*Task to carry out*. Below, copy the material word for word, starting with the line that contains "How big is the" and continuing through the end of the material. Leave the pictures out of your copy.

*Records*.
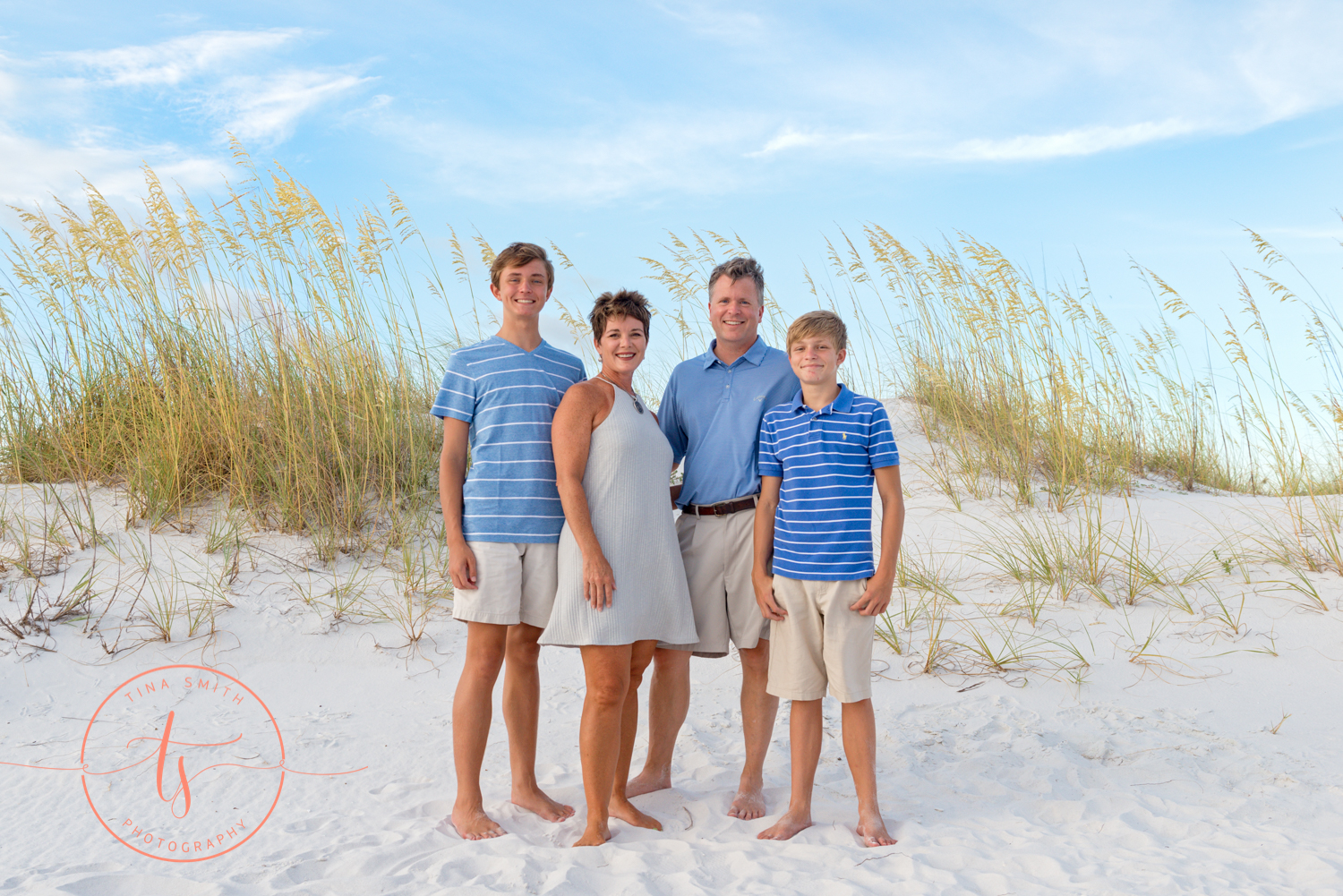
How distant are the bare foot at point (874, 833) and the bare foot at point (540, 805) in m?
1.10

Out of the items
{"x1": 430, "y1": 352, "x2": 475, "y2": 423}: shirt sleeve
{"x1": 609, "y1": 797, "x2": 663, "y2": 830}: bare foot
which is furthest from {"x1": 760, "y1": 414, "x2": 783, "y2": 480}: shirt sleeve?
{"x1": 609, "y1": 797, "x2": 663, "y2": 830}: bare foot

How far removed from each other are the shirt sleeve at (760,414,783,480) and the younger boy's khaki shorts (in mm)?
382

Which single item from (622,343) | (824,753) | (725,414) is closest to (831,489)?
(725,414)

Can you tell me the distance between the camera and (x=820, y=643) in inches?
118

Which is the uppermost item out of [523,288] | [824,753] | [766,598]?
[523,288]

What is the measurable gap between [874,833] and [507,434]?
1927mm

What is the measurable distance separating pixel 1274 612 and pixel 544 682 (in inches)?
171

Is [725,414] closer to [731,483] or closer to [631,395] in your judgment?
[731,483]

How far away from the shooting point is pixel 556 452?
2906 millimetres

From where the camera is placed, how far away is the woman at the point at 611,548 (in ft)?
9.37

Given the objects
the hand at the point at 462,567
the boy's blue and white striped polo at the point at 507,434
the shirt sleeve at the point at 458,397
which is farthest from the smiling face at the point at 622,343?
the hand at the point at 462,567

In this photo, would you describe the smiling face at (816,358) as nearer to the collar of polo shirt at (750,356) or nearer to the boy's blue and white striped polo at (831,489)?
the boy's blue and white striped polo at (831,489)

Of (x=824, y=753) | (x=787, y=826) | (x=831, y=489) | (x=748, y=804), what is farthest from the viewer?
(x=824, y=753)

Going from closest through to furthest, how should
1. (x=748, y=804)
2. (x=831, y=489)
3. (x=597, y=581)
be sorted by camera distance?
(x=597, y=581)
(x=831, y=489)
(x=748, y=804)
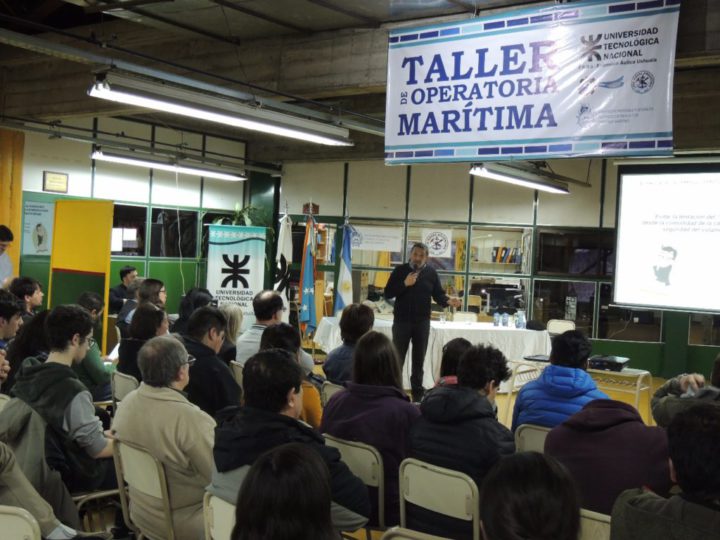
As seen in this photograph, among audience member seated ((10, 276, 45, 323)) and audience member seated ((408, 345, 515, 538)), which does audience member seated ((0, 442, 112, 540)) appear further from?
audience member seated ((10, 276, 45, 323))

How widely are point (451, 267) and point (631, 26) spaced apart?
7959 millimetres

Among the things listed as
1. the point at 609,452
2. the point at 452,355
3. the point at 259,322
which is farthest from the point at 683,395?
the point at 259,322

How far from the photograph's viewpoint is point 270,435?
2299 millimetres

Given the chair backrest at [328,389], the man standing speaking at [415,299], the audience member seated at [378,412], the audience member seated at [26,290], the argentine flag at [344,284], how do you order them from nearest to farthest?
the audience member seated at [378,412] → the chair backrest at [328,389] → the audience member seated at [26,290] → the man standing speaking at [415,299] → the argentine flag at [344,284]

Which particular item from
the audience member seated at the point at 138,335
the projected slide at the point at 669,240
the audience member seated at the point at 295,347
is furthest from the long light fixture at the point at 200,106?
the projected slide at the point at 669,240

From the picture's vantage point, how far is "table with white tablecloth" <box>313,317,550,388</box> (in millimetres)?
8398

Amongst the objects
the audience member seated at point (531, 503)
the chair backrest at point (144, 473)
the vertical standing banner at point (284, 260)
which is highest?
the vertical standing banner at point (284, 260)

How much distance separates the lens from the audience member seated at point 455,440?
2730mm

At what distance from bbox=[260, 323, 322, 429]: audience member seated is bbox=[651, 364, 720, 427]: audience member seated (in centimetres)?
164

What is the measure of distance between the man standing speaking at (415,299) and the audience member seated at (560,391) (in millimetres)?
3656

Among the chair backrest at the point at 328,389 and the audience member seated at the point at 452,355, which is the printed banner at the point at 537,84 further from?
the chair backrest at the point at 328,389

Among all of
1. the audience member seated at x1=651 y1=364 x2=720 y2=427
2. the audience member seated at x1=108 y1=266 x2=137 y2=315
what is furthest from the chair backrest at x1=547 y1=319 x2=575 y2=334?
the audience member seated at x1=651 y1=364 x2=720 y2=427

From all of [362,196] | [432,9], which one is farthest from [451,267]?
[432,9]

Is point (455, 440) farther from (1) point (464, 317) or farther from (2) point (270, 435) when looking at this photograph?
(1) point (464, 317)
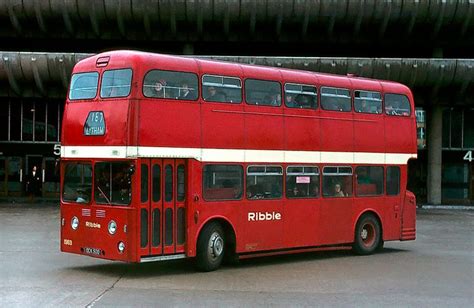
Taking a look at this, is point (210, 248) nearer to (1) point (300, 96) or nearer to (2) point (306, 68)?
(1) point (300, 96)

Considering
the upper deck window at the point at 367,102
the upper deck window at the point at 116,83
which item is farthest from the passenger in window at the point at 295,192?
the upper deck window at the point at 116,83

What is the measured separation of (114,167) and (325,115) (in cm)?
558

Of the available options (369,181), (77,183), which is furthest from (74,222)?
(369,181)

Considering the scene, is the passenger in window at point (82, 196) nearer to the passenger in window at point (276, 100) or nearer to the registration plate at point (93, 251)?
the registration plate at point (93, 251)

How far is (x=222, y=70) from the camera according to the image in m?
14.1

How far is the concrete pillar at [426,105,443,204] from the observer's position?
141 ft

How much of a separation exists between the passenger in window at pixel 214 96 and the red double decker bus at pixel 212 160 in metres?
0.02

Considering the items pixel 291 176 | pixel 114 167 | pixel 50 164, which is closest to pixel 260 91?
pixel 291 176

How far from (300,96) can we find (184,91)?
11.0 feet

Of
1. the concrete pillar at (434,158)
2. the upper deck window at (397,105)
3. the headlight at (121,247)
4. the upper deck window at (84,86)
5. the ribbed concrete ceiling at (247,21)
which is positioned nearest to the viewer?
the headlight at (121,247)

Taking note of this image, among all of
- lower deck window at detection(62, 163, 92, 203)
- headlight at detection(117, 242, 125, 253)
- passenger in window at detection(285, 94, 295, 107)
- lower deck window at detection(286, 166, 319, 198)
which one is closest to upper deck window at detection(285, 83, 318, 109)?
passenger in window at detection(285, 94, 295, 107)

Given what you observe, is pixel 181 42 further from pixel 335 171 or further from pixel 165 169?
pixel 165 169

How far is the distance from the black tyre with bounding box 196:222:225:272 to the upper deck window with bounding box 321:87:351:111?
4.24m

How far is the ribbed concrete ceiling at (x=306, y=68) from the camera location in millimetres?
37031
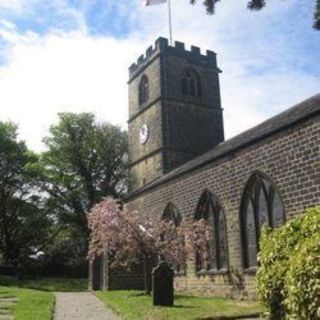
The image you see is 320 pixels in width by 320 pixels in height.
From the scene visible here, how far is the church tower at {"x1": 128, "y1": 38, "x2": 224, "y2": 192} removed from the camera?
32062 mm

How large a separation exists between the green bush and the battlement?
25.4m

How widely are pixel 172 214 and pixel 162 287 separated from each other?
8.99m

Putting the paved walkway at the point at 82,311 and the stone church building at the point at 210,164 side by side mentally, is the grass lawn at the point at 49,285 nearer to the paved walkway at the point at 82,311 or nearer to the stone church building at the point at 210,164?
the stone church building at the point at 210,164

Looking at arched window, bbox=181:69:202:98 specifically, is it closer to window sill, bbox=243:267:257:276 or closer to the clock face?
the clock face

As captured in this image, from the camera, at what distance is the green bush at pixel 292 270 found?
6.49 metres

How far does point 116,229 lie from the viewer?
20750mm

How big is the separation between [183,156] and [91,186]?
13.3 metres

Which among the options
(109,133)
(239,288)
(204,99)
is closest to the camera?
Result: (239,288)

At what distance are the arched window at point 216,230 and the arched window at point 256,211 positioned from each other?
4.50ft

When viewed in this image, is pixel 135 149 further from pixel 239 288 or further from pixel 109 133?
pixel 239 288

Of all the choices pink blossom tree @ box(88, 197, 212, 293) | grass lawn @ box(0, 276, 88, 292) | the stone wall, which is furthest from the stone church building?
grass lawn @ box(0, 276, 88, 292)

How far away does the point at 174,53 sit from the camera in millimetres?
33844

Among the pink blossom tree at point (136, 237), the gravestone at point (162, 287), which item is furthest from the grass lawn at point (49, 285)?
the gravestone at point (162, 287)

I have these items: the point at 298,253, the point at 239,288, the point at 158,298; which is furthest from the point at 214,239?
the point at 298,253
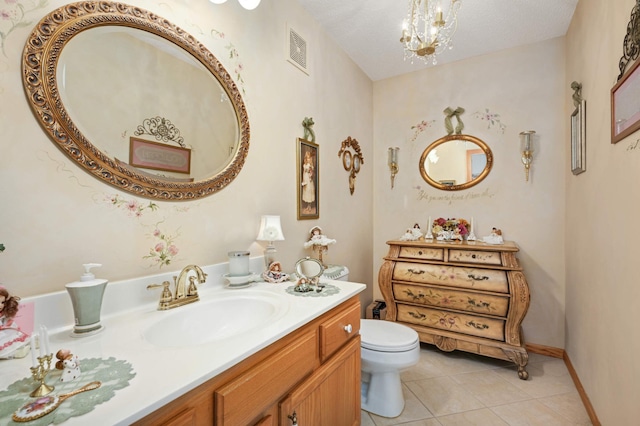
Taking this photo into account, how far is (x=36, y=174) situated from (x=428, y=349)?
2869 mm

*Output for this exercise*.
How big is the separation between [183,156] and [91,186]?
13.3 metres

Which among the options
(109,133)
(239,288)
(204,99)
is closest to the camera?
Result: (239,288)

At what distance are the arched window at point 216,230 and the arched window at point 256,211 positioned from each other?
4.50ft

When viewed in this image, is pixel 135 149 further from pixel 239 288 or further from pixel 109 133?
pixel 239 288

Of all the choices pink blossom tree @ box(88, 197, 212, 293) | grass lawn @ box(0, 276, 88, 292) | the stone wall, which is furthest from the stone church building?
grass lawn @ box(0, 276, 88, 292)

How far away does the point at 174,53 sit from the camera in millimetres?
33844

Among the pink blossom tree at point (136, 237), the gravestone at point (162, 287), which item is furthest from the grass lawn at point (49, 285)?
the gravestone at point (162, 287)

I have these items: the point at 298,253, the point at 239,288, the point at 158,298; which is furthest from the point at 214,239?
the point at 298,253
Taking this photo into account, how far is (x=36, y=174) situated from (x=428, y=349)?
2869 mm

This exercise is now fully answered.